WATER EFFICIENCIES: Some people still question the validity of climate change, but the reduction of available freshwater on the planet is undisputed. Last year was probably the worst year for agriculture on record due to drought (and extreme temperature). Aquaponics offers extreme water efficiencies (95% more efficient than conventional ag) and opens the door to a reliable food source. Many of these farms can operate largely on existing rainfall (only possible with aquaponics) that LA receives annually coupled with the steady stream of the LA River. Evo Farm is creating fully functioning, scalable micro- farms demonstrating the greater potential.
URBAN FARMING IS JOBS: Training the future farmers of America is essential. Captivating them with exciting green-tech (triple bottom line), income potential ensures we have an able and willing labor force to do this essential work. It is not just about plants and animals, it is about marketing, IT, business development, finance, accounting, supply chain management, customer relationship management, local manufacturing, engineering, innovation, and entrepreneurship. Urban farming drives a local and resilient economy. A return to our agrarian roots is the single greatest step we can accomplish to allow for the health of individuals, health of communities and health of the planet.
What would success look like in the year 2050 regarding your indicator?

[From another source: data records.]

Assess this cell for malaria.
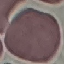
It is uninfected.

Summary:
  - Image type: cell patch, automatically extracted from a larger field of view and resized to 64 × 64 pixels
  - Stain: Giemsa
  - Capture: smartphone through the microscope eyepiece
  - Preparation: thin smear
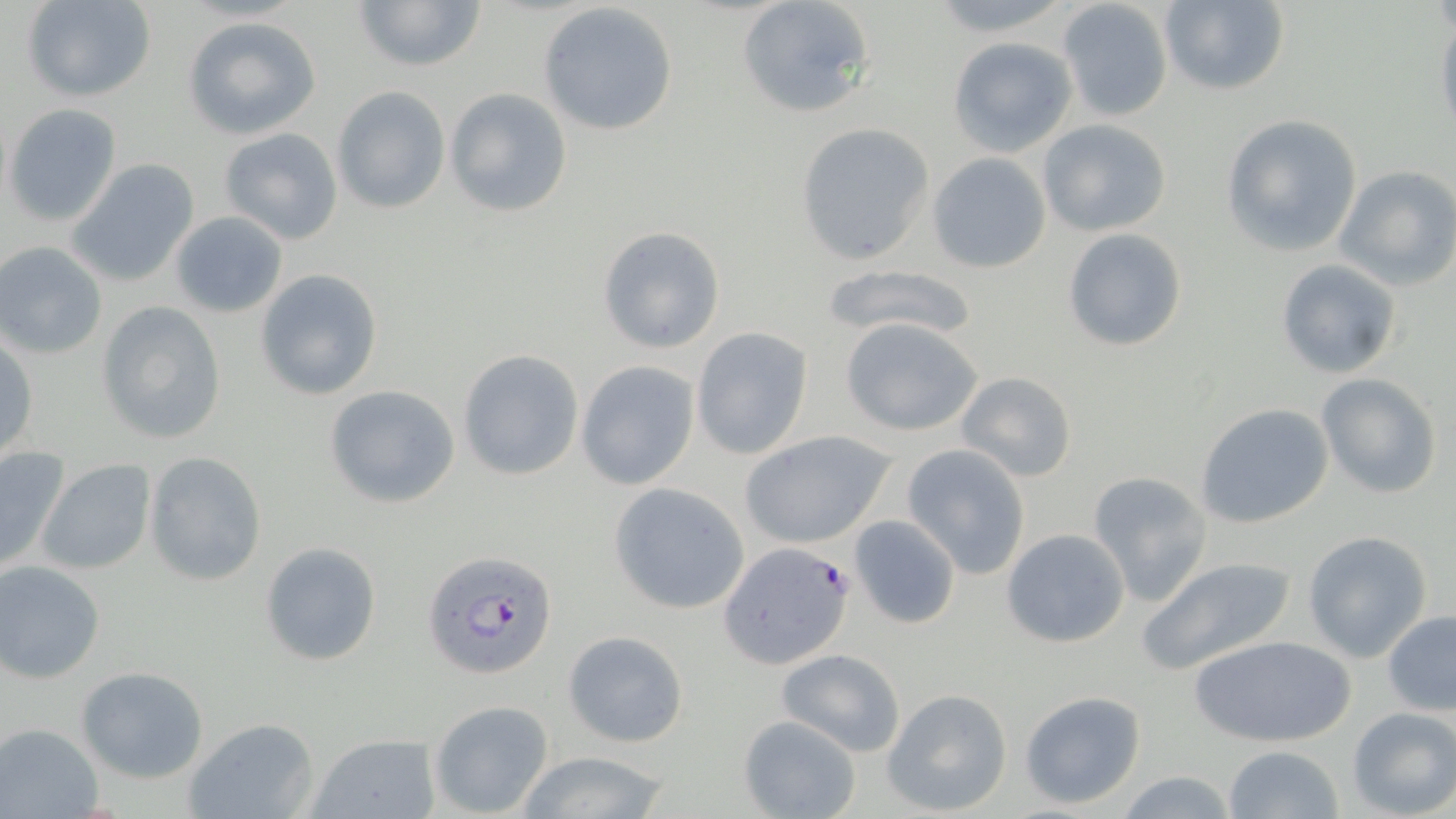
{
  "slide_level_diagnosis": "Plasmodium falciparum",
  "stain": "May-Grünwald-Giemsa",
  "image_size": "1456×819 pixels",
  "preparation": "thin blood smear",
  "uninfected_red_blood_cell_locations": "approximate bounding boxes as (x1,y1)-(x2,y2) corner pairs in pixels: (23,0)-(156,103), (351,0)-(489,74), (734,0)-(875,118), (1158,0)-(1290,96), (921,1)-(1077,35), (1057,2)-(1171,121), (537,3)-(678,137), (182,14)-(323,140), (1434,18)-(1456,142), (946,36)-(1076,156), (331,86)-(450,213), (445,88)-(574,217), (4,105)-(120,225), (1220,114)-(1364,258), (1038,120)-(1172,237), (795,122)-(934,267), (219,128)-(344,245), (926,153)-(1052,274), (67,160)-(199,287), (1334,165)-(1456,290), (169,212)-(288,317), (596,226)-(726,353), (1062,228)-(1188,353), (1,242)-(107,359), (1276,259)-(1403,381), (822,264)-(983,341), (254,269)-(384,400), (97,300)-(227,445), (840,316)-(984,437), (692,327)-(815,461), (0,336)-(37,461), (457,348)-(584,480), (574,360)-(699,490), (954,371)-(1078,484), (1316,373)-(1443,500), (323,383)-(461,509), (1194,403)-(1333,529), (738,429)-(899,549), (902,443)-(1032,578), (0,445)-(71,572), (144,453)-(266,586), (36,458)-(158,577), (1089,471)-(1212,608), (608,481)-(753,615), (848,514)-(961,630), (1000,528)-(1131,647), (1302,530)-(1433,662), (259,541)-(381,666), (1137,555)-(1296,676), (0,561)-(105,683), (1382,609)-(1456,715), (562,630)-(689,747), (1190,632)-(1353,748), (776,647)-(907,757), (76,665)-(210,782), (882,687)-(1013,816), (1019,690)-(1148,810), (429,699)-(554,817), (1346,706)-(1456,819), (737,714)-(862,819), (181,717)-(321,819), (0,724)-(104,818), (307,732)-(439,819), (1223,744)-(1345,819), (513,749)-(673,819), (1113,770)-(1241,818)",
  "magnification": "1000x",
  "field_of_view": "one of a larger specimen",
  "modality": "optical microscopy",
  "plasmodium_falciparum_infected_red_blood_cell_locations": "approximate bounding boxes as (x1,y1)-(x2,y2) corner pairs in pixels: (720,544)-(854,667), (421,549)-(558,681)"
}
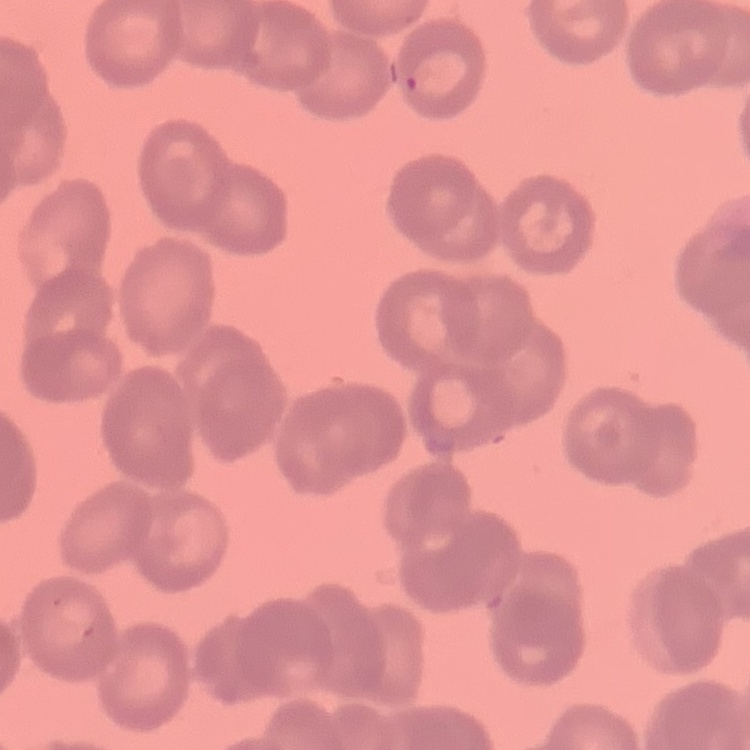

The erythrocytes exhibit rouleaux formation. Thin blood film. Field's or Giemsa stain. One tile cut from a larger photomicrograph.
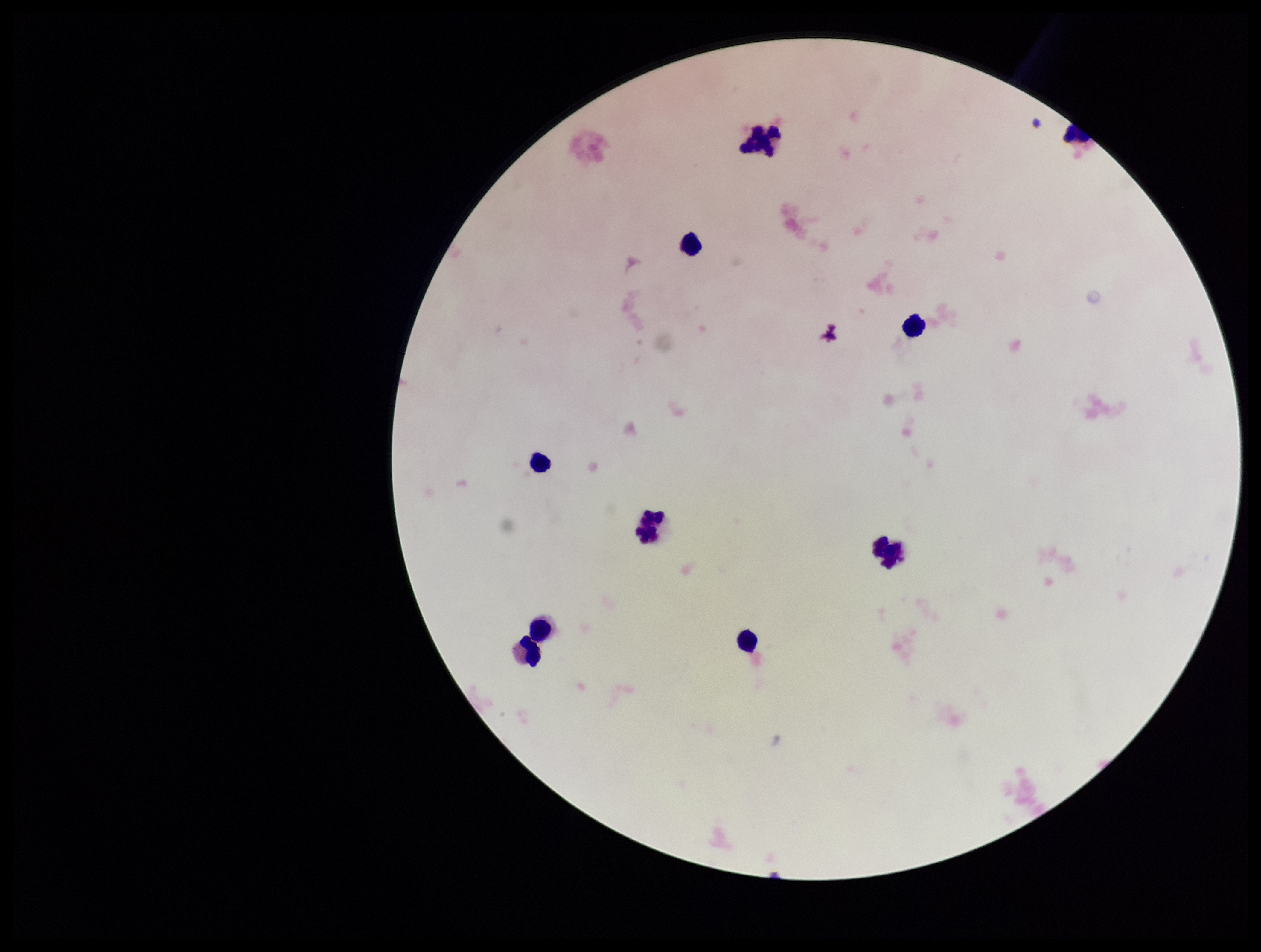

Ironically, success means to us that we have trained enough people and built enough farms that we have essentially worked ourselves out of job. By then, LA will be operating enough farms in the city to provide the fruits and vegetables we eat. The ability to grow food will be a requirement to graduate high school. Cafeterias will harvest and prepare fresh food daily. Diseases like obesity and heart disease will be nearly eradicated. Fast food chains will have been replaced by salad and juice bars. Restaurants and institutional kitchens will source the majority of their food from town. Selling fruits on corner stands will no longer be stigmatized and illegal, but integrated into the policy of the city. Food justice and environmental justice issues will be taught in our history classes. And everyday will be an opportunity to celebrate easy access to the healthiest best tasting foods possible. All of this is not only possible, but also inevitable.